_WORK TO BE COMPLETED_:
In the records from the line with "From this view, is" up to and including the line with "Is the wooden", change "further" to "farther" and leave everything else as it is. Give back only those lines.

_MATERIAL PROVIDED_:
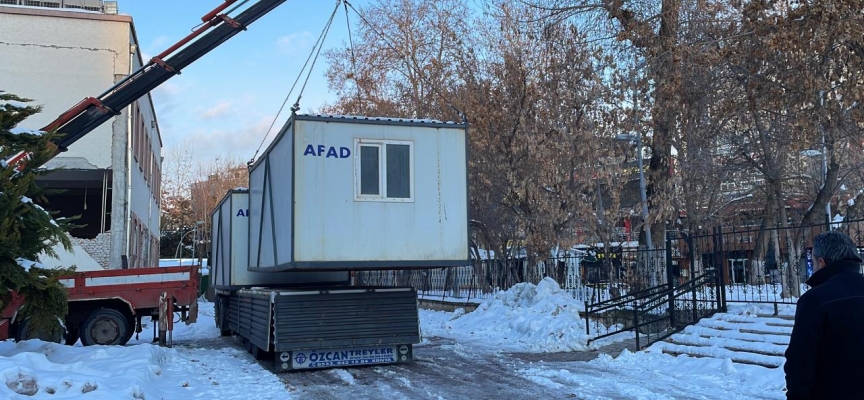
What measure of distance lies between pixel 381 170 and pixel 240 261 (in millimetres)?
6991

...

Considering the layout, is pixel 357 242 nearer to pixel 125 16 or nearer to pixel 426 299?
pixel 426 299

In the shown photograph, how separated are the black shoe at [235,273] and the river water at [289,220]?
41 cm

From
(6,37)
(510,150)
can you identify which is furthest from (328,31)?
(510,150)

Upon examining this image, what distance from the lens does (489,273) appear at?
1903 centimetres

---

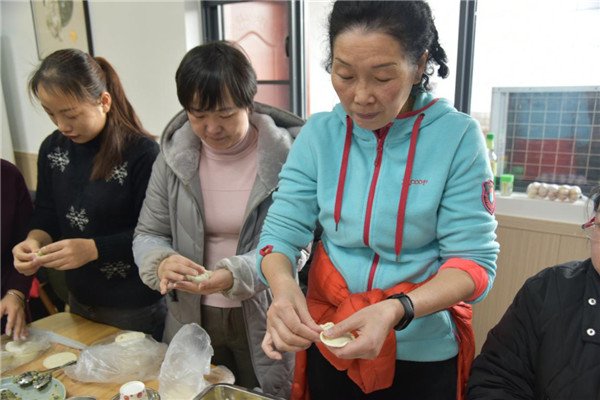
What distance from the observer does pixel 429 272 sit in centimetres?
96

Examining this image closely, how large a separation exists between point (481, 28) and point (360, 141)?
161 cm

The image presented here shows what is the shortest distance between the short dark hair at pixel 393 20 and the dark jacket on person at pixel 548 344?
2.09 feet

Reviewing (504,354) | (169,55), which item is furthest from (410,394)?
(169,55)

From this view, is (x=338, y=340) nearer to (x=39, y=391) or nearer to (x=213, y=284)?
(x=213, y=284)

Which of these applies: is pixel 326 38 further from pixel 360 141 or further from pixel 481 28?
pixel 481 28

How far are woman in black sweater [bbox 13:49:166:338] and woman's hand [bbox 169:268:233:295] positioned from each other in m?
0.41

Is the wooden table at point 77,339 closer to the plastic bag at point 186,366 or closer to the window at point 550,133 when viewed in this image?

_RESULT OF THE EXERCISE_:
From this view, is (x=338, y=340) nearer to (x=39, y=391) or nearer to (x=213, y=284)?
(x=213, y=284)

Which of these applies: is pixel 326 38 farther from pixel 360 141 or farther from pixel 481 28?
pixel 481 28

How far are woman in black sweater [bbox 13:49:166:338] and woman's hand [bbox 169:268:233:295] positioned from each other in m?
0.41

Is the wooden table at point 77,339 closer to the plastic bag at point 186,366 or closer to the window at point 550,133 when viewed in this image?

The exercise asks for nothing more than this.